Obfuscating model safety may become the next reverse engineering arms race.

▲

andy99 a day ago | parent [-]

See https://arxiv.org/abs/2406.11717 Refusal in Language Models Is Mediated by a Single Direction (June 2024)

All “alignment” is extremely shallow, thus the general ease of jailbreaks.

▲

mwcz a day ago | parent | next [-]

Yes, I wasn't clear, that is the paper I was reading, not the heretic readme.

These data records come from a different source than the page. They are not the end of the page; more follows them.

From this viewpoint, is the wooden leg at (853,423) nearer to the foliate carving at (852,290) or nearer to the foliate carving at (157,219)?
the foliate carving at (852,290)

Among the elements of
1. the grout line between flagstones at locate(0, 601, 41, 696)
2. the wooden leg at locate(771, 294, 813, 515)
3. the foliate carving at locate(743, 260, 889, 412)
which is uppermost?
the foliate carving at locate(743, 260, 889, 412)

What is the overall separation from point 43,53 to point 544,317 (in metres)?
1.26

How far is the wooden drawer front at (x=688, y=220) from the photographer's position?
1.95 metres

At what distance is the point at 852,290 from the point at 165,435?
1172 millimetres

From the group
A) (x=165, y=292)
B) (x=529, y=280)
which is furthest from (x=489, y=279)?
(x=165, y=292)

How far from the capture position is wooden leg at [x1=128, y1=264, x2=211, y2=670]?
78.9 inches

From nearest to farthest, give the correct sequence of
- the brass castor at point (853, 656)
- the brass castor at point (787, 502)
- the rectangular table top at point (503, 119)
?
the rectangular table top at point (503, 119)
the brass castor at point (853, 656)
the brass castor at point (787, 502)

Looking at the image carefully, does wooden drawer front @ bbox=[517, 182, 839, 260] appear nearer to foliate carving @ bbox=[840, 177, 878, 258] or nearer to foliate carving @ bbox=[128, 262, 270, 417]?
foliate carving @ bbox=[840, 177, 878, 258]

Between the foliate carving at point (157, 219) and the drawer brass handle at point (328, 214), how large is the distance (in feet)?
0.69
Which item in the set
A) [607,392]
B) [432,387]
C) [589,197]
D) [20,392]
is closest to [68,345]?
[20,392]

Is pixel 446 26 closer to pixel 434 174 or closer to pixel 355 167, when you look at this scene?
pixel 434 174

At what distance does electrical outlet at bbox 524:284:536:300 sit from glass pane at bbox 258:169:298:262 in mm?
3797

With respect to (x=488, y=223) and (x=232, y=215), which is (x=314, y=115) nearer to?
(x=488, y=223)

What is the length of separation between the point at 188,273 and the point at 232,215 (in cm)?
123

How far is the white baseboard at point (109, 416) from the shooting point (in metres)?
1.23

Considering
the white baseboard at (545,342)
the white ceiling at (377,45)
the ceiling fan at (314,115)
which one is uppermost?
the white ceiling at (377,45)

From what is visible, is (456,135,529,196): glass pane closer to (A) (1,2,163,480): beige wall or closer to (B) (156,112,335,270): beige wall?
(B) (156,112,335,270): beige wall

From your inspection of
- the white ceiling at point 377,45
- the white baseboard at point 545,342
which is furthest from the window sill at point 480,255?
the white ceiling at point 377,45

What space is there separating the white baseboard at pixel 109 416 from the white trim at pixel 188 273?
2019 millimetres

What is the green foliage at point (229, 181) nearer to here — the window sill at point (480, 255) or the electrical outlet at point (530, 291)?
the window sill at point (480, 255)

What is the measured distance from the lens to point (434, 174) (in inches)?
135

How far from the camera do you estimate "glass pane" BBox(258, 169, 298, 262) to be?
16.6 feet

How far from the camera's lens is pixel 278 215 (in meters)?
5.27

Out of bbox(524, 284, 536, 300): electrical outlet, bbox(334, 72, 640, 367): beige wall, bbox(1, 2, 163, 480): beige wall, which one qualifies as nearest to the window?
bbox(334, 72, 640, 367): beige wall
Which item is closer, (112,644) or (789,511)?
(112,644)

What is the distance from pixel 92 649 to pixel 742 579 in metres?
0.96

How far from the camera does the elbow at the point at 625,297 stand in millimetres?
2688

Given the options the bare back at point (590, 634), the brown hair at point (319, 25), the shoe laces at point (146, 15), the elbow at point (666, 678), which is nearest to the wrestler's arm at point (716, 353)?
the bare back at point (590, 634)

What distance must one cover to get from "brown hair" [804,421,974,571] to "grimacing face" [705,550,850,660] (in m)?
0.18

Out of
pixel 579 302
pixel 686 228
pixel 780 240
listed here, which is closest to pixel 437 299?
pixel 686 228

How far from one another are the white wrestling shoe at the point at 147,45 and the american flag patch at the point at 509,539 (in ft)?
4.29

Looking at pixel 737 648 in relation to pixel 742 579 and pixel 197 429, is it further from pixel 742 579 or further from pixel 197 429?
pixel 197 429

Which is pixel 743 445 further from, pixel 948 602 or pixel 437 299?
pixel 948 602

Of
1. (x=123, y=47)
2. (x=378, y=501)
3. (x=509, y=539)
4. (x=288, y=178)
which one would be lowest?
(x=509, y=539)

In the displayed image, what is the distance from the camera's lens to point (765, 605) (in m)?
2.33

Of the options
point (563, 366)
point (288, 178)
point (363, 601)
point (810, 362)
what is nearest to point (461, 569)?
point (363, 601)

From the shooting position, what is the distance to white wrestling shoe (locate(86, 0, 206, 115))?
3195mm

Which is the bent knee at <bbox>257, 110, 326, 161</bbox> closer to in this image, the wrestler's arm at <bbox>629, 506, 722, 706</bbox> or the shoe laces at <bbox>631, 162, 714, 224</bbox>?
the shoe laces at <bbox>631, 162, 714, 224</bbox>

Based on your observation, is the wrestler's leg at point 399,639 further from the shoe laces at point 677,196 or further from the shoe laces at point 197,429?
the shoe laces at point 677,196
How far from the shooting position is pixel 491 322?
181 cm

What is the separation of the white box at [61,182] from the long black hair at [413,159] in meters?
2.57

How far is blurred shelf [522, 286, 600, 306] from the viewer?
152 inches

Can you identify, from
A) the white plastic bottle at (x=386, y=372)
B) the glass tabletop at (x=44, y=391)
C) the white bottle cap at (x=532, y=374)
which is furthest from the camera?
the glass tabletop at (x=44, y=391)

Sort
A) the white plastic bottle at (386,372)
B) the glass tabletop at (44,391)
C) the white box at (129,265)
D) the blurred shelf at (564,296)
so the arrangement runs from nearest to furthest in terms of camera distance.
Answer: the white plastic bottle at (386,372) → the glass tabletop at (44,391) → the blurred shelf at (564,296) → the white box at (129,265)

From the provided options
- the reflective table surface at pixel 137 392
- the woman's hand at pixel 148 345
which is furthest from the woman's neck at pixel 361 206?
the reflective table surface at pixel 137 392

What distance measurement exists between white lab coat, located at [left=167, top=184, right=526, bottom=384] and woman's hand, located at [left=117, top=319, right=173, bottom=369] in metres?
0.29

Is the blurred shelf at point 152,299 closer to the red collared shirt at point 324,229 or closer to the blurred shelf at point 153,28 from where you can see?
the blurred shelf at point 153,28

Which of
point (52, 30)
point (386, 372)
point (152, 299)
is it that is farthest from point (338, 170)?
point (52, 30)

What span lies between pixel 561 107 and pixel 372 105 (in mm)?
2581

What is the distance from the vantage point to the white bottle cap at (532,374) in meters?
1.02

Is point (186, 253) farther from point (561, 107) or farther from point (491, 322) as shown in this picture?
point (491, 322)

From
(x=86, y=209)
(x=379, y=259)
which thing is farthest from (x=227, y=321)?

	▲	andy99 21 hours ago \| parent [-]
		Ah, I didn’t actually rtfa and see the paper there, I assumed from your comment it wasn’t mentioned and posted it having known about it :) Anyway hopefully it was useful for someone

▲

p-e-w a day ago | parent | prev [-]

The alignment has certainly become stronger though. Llama 3.1 is trivial to decensor with abliteration and Heretic's optimizer will rapidly converge to parameters that completely stomp out refusals, while for gpt-oss and Qwen3, most parameter configurations barely have an effect and it takes much longer to reach something that even slightly lowers the refusal rate.

▲

shikon7 a day ago | parent [-]

It seems to me that thinking models are harder to decensor, as they are trained to think whether to accept your request.

	▲	int_19h 19 hours ago \| parent [-]
		It goes both ways. E.g. unmodified thinking Qwen is actually easier to jailbreak to talk about things like Tiananmen by convincing it that it is unethical to refuse to do so.